Distributed-Cache-System

This implementation of the distributed cache system is an attempt to make a high-performant, scalable and fault-tolerant caching solution to improve performance and efficiency of distributed systems. It utilizes master-auxiliary architecture, where master servers select which auxiliary server to choose when getting or putting key-vals.

Architecture of Distributed Cache System

Features

  • Scalable distributed cache system
  • Consistent hashing for efficient key distribution
  • Master server scaled up to multiple containers
  • Load balancing using Nginx
  • Auxiliary (aux) servers for caching data
  • Rebalance cache data when a node is added/removed or on catastrophic failure
  • Backup for catastrophic failure of all aux servers
  • Docker containerization for easy deployment
  • Metrics monitoring with Prometheus
  • Visualization with Grafana
  • LRU (Least Recently Used) caching algorithm implemented using Doubly Linked List (DLL) and Hashmap

Architecture

The Distributed Cache System consists of the following components:

  • Master Server: The master node acts as the central coordinator and is responsible for handling client requests. It receives key-value pairs from clients and determines the appropriate auxiliary server to store the data using a consistent hashing algorithm. The master node also handles the retrieval of data from auxiliary servers and forwards read requests accordingly.

  • Auxiliary (Aux) Servers: The auxiliary servers store the cached data. They are replicated instances deployed in a consistent hash ring to ensure efficient distribution and load balancing. Each auxiliary server is responsible for maintaining a local LRU (Least Recently Used) cache, implemented using a combination of a hashtable and a doubly linked list (DLL). This cache allows for fast access and eviction of less frequently used data.

  • Load Balancing: The load balancer, typically implemented using nginx, acts as an intermediary between the clients and the master node. It distributes incoming client requests across multiple instances of the master node, enabling horizontal scaling and improved availability.

  • Metrics Monitoring: Prometheus is integrated into both master and auxliliary server to collect count and response time of GET and POST requests.

  • Visualization: Grafana is used to visualize the collected metrics from Prometheus, providing insightful dashboards and graphs for monitoring the cache system's performance.

  • Docker: The project utilizes Docker to containerize and deploy the master and auxiliary servers, making it easy to scale and manage the system.

  • Load Test: To ensure the system's reliability and performance, a Python script for load testing was developed. The script utilizes Locust, a popular load testing framework.The script defines a set of tasks for load testing the cache system. The put task sends a POST request to the /data endpoint, randomly selecting a payload from a predefined list. The get task sends a GET request to the /data/{key} endpoint, randomly selecting a key from a predefined list. By utilizing this load testing script, it can simulate multiple concurrent users and measure the performance and scalability of the distributed cache system.

Data flow

  1. Client Interaction: Clients interact to distributed cache system via Load Balancer.

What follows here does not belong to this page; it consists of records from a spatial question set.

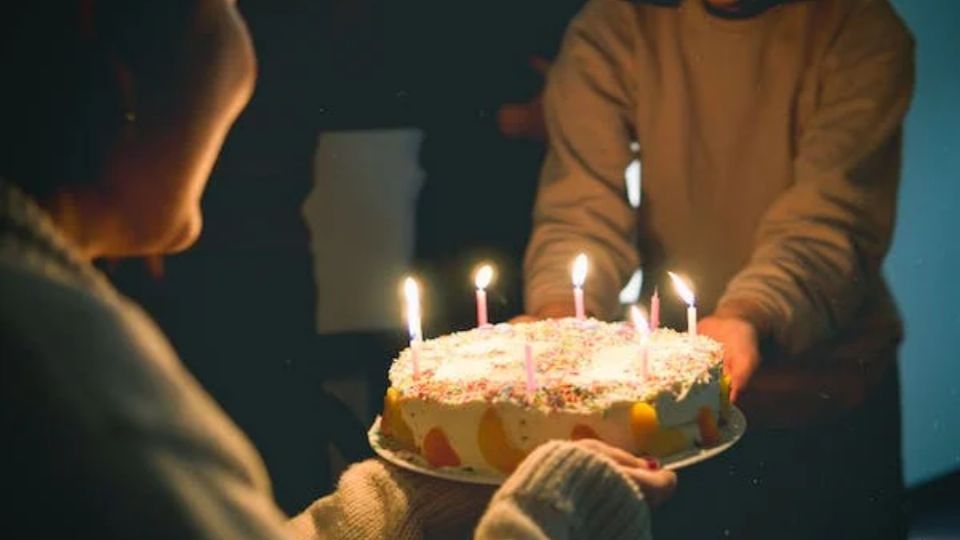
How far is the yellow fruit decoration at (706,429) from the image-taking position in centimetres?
171

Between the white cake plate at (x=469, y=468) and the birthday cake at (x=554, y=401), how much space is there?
0.01 metres

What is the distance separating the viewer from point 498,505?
50.3 inches

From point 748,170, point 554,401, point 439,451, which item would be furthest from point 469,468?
point 748,170

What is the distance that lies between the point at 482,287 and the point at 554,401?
1.39 ft

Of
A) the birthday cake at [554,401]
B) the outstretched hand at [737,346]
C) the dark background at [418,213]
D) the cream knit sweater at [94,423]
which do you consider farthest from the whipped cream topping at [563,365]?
the cream knit sweater at [94,423]

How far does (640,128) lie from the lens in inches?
83.5

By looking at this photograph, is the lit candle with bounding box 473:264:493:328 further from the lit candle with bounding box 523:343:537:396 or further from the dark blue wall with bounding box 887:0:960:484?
the dark blue wall with bounding box 887:0:960:484

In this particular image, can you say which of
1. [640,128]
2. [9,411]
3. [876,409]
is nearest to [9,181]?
[9,411]

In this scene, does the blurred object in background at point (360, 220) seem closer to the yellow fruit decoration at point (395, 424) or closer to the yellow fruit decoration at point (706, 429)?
the yellow fruit decoration at point (395, 424)

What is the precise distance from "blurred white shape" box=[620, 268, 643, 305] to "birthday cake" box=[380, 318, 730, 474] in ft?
1.05

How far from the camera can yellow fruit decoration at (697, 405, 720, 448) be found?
1.71m

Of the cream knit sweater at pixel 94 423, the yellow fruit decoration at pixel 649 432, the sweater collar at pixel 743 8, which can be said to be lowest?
the yellow fruit decoration at pixel 649 432

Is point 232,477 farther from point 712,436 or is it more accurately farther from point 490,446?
point 712,436

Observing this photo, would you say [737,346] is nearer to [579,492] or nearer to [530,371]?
[530,371]
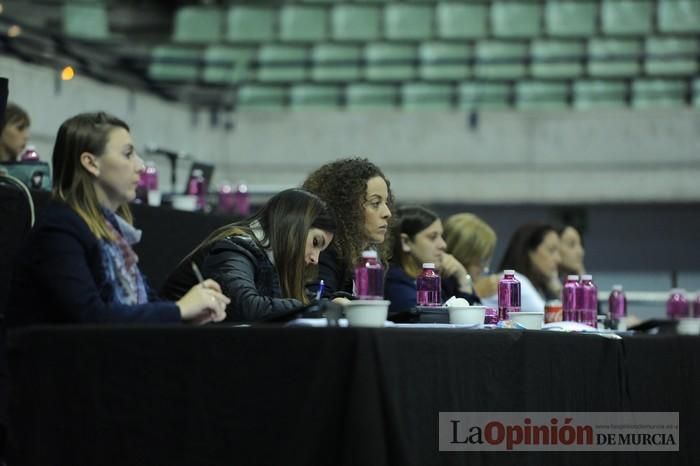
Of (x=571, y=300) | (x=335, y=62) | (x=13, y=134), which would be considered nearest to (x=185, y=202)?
(x=13, y=134)

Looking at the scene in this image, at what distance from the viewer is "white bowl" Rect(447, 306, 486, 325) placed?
248 cm

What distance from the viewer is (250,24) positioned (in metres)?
8.16

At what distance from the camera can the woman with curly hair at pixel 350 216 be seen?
3244mm

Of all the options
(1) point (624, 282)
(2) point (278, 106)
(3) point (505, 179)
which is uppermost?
(2) point (278, 106)

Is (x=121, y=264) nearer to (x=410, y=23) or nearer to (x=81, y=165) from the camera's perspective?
(x=81, y=165)

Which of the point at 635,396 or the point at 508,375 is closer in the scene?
the point at 508,375

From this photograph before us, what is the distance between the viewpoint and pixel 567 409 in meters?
2.19

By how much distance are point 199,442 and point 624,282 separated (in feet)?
20.8

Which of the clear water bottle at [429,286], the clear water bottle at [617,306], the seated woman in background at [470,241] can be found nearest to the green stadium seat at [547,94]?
the seated woman in background at [470,241]

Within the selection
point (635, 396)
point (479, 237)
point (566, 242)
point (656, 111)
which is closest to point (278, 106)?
point (656, 111)

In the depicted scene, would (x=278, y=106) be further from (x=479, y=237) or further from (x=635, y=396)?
(x=635, y=396)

  2. Load Balancer Routing: The load balancer receives the client requests and distributes them among the available instances of the master node using Round-Robin policy. This ensures a balanced workload and improved performance. The configuration can be tweaked to increase the connection pool or increase the number of works processed by each of the worker.

  3. Master Node Processing: The master node receives the client requests and performs the necessary operations. For write requests (storing key-value pairs), the master node applies a consistent hashing algorithm to determine the appropriate auxiliary server for data storage. It then forwards the data to the selected auxiliary server for caching. For read requests, the master node identifies the auxiliary server holding the requested data and retrieves it from there.

  4. Auxiliary Server Caching: The auxiliary servers receive data from the master node and store it in their local LRU cache. This cache allows for efficient data access and eviction based on usage patterns.

  5. Response to Clients: Once the master node receives a response from the auxiliary server (in the case of read requests) or completes the necessary operations (in the case of write requests), it sends the response back to the client through the load balancer. Clients can then utilize the retrieved data or receive confirmation of a successful operation.

Recovery

  • Health of auxiliary servers are monitored by master servers in a regular interval. If any of the auliliary servers go down or respawned, the master knows about it and rebalance the key-val mappings using consistent hashing.

  • In case if one or more auxiliary nodes are shutdown, the key-vals mappings are sent to the master node which rebalance them using consistent hashing.

  • Each auxiliary server backs up data in their container volume every 10 sec, incase a catastrophic failure occurs. These backups are then used when the server is respawned.

  • In case if one or more auxiliary nodes are respawned, the key-vals mappings from the corresponding nodes in the hash ring are rebalanced using consistent hashing.

  • When redistributing/remapping the key-vals, a copy is backed up in the shared volume of master containers incase if the whole system goes down and has to be quickly respawned. The backups can be used to salvage as much data as possible. When respawning the backup is rebalanced to corresponding auxiliary server.

Usage

  1. Clone the repository:
    git clone https://github.com/cruzelx/Distributed-Cache-System.git
    
  2. Build and run the Docker containers for the master and auxiliary servers:
     docker-compose up --build
    
  3. Run load testing:
    ./load_test/loadTest.sh
    

TODO

  • Support for expirable key-value
  • Local cache in Master server for better performance
  • Implement replicas for Auxiliary servers with leader selection (might need zookeeper)

Configuration

  • To adjust the number of auxiliary servers, modify the docker-compose.yml file and add/remove auxiliary server instances as needed.

  • The cache system's behavior, such as cache size, eviction policies, and request timeouts, can be configured in the server codebase.

Contributing

Contributions to the Distributed Cache System are welcome! If you find any issues or have suggestions for improvements, please submit a GitHub issue or create a pull request.

License

This project is licensed under the MIT License.